SP: Tenho ótima relação familiar. Sempre que posso vou à Mombaça, interior do
Ceará, e fico dias com a minha família e os meus sobrinhos. Mas devido a minha
agenda isso ficou cada vez mais complicado.
O teatro
LA: Por que fazer teatro?
SP: Hoje? Porque não sei fazer outra coisa que me der mais prazer, felicidade e
satisfação.
LA: Quais as dificuldades que existiam e que ainda existem para exercer a sua
profissão?
SP: Respeito profissional, contratos de qualidade e políticas públicas culturais
descentes e eficientes.
Foto: Divulgação |
LA: Você tem algum apoio do Governo, empresas privadas?
SP: Nada, sou produtor independente.
LA: Sua fonte inspiração?
SP: A sociedade em geral.
LA: Qual a reação da plateia ao ver os seus espetáculos?

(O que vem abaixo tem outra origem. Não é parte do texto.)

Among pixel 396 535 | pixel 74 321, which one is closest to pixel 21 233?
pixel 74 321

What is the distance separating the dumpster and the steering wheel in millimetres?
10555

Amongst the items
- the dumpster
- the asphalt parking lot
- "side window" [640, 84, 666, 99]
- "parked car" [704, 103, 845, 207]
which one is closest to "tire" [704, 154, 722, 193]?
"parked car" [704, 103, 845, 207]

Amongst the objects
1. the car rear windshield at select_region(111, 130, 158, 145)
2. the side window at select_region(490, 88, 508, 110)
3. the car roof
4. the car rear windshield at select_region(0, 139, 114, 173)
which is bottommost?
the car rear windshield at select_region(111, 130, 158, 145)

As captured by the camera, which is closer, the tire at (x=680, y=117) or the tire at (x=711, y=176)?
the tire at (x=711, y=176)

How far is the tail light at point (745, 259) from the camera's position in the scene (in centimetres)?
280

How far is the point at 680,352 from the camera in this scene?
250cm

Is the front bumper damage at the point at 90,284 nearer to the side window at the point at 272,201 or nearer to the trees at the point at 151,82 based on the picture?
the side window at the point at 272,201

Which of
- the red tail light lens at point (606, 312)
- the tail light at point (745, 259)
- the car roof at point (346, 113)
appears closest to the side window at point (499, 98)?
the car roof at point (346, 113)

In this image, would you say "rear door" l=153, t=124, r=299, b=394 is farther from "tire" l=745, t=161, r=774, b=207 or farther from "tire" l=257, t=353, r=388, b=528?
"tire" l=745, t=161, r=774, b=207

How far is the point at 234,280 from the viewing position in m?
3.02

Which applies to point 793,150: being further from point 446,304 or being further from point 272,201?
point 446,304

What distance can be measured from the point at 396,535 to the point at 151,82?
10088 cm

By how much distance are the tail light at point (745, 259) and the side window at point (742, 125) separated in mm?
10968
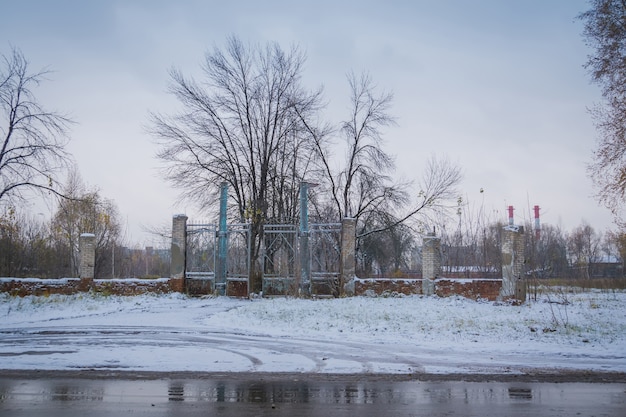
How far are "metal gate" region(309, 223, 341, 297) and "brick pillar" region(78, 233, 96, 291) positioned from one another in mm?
10176

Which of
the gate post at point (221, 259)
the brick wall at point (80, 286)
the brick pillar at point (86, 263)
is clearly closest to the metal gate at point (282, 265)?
the gate post at point (221, 259)

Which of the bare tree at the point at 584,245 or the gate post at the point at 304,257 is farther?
the bare tree at the point at 584,245

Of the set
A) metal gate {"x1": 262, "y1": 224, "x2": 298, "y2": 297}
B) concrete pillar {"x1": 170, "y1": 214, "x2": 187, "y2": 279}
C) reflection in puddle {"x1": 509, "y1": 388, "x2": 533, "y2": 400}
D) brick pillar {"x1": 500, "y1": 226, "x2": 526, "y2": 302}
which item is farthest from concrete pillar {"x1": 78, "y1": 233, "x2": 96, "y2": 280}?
reflection in puddle {"x1": 509, "y1": 388, "x2": 533, "y2": 400}

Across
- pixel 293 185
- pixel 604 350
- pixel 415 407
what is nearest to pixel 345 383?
pixel 415 407

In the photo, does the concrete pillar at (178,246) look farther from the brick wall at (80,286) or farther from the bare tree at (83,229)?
the bare tree at (83,229)

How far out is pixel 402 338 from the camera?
11875 mm

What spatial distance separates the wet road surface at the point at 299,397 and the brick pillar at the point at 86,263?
16838mm

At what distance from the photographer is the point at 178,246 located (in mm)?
24438

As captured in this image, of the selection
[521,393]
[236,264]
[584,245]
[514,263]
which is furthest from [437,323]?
[584,245]

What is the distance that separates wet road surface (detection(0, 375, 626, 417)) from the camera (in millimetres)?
5902

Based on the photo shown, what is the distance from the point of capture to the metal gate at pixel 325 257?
923 inches

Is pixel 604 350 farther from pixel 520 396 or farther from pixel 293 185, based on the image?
pixel 293 185

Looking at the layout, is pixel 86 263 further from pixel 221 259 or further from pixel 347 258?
pixel 347 258

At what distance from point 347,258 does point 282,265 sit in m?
3.21
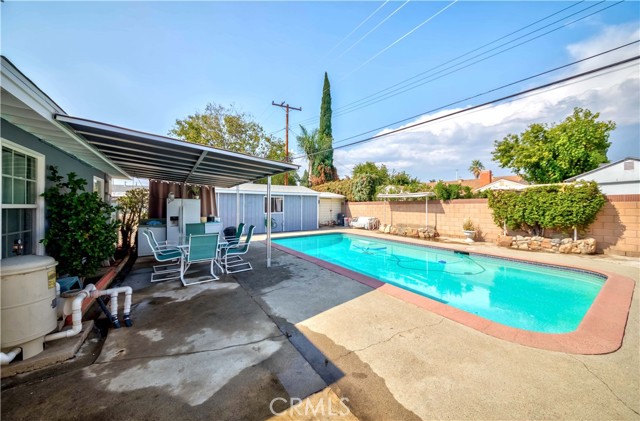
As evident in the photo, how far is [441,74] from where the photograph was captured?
8.81 meters

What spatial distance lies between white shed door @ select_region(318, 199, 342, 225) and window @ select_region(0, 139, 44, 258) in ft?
46.3

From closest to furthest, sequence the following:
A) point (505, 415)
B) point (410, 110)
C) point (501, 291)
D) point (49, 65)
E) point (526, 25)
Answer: point (505, 415) → point (49, 65) → point (501, 291) → point (526, 25) → point (410, 110)

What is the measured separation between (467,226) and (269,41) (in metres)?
11.1

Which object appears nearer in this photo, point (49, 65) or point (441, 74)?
point (49, 65)

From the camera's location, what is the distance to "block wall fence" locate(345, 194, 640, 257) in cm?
704

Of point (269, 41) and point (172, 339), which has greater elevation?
point (269, 41)

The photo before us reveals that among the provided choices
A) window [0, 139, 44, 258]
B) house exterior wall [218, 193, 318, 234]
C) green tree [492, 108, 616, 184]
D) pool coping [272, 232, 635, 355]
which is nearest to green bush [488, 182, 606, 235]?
pool coping [272, 232, 635, 355]

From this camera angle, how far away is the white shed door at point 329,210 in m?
17.0

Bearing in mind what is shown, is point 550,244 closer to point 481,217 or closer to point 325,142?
point 481,217

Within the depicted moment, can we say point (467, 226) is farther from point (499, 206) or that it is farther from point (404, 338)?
point (404, 338)

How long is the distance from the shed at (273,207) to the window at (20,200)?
7.79 metres

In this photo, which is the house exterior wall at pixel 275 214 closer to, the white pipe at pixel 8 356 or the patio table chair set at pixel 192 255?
the patio table chair set at pixel 192 255

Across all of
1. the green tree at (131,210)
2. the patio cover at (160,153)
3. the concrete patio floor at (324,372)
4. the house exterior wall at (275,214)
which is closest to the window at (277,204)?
the house exterior wall at (275,214)

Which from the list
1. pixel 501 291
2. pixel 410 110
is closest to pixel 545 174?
pixel 410 110
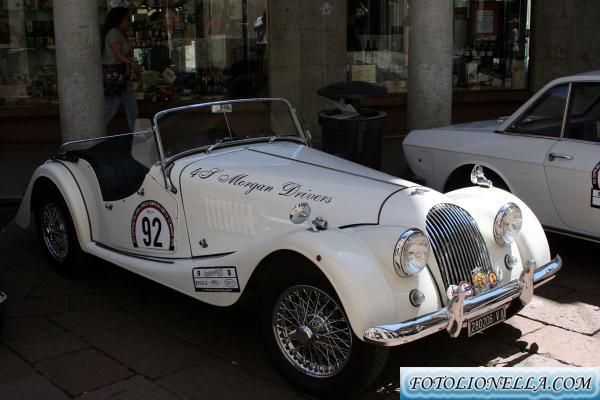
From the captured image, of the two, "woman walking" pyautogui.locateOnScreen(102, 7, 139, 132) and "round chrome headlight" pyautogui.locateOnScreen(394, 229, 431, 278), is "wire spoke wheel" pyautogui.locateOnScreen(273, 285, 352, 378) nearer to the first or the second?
"round chrome headlight" pyautogui.locateOnScreen(394, 229, 431, 278)

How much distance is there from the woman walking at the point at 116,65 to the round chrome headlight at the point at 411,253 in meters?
6.05

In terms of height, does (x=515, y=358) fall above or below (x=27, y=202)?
below

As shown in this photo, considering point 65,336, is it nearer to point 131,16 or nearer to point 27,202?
point 27,202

SP: Outro dia ouvi duas coisas bem legais de espectadores. A primeira dizia que eu sou
a “vedete do teatro cearense”. Já a segunda, e a que me deixa mais feliz, foi que ele
disse que eu popularizei o teatro em Fortaleza, contribui para transformar o teatro em
algo “mais povão”.
LA: Cerca de 250 apresentações do mesmo espetáculo (Uma Flor de Dama). Orgulho?
SP: Hoje são 369 apresentações em 10 anos de trabalho. Tenho muito orgulho disso, mas tenho muita certeza que nada é para sempre, por isso estudo, reinvento e sigo experimentando.
LA: Ator, dramaturgo, diretor, professor de teatro, dançarino. Algo a mais?
SP: [Rsrsrs] Maquiador, iluminador, sonoplasta, aderecista, militante, produtor,
figurinista. Eu entrei no teatro com os dois pés, fiz questão de aprender um pouco de
cada área para saber exatamente onde devo agir.
La: Qual a sua “missão” como professor de teatro e ator?
SP: Eu já disse uma vez que “o teatro me salvou”. Se não tivesse conhecido o teatro
não sei para onde teria ido tanta inquietação. Portanto, quero isso. Não é salvar as pessoas, quero que elas descubram no teatro aquilo que consegui ver e que me transformou.
La: De acordo com Carri Costa e Ricardo Guilherme (diretores e atores de teatro cearenses), na palestra sobre teatro na Livraria Cultura, houve a crítica que os diretores de teatro fazem espetáculos para os próprios artistas. Verdade? Por quê?
SP: Acho que alguns sim, mas eu não. Primeiro porque faço um teatro que acredito e
muito. Só subo ao palco se for algo que me faça questionar, provocar, expurgar
sentimentos. Eu faço para todo tipo de público e principalmente para eles, não ligo muito para o que a classe artística acha. Tanto que, se eu ligasse já teria desistido há muito tempo atrás de fazer o teatro transformista que faço.
La: Existe alguma diferença entre o seu público local com de outra região?
SP: A única diferença é que em outras regiões eu não sou conhecido. No Ceará, tem uma coisa muita linda que é o fato do público reconhecer e apostar no meu trabalho. Já em outras regiões eu sempre chego à estaca zero, abrindo espaço. Entretanto, em outras regiões a receptividade tem sido muito grande e gratificante.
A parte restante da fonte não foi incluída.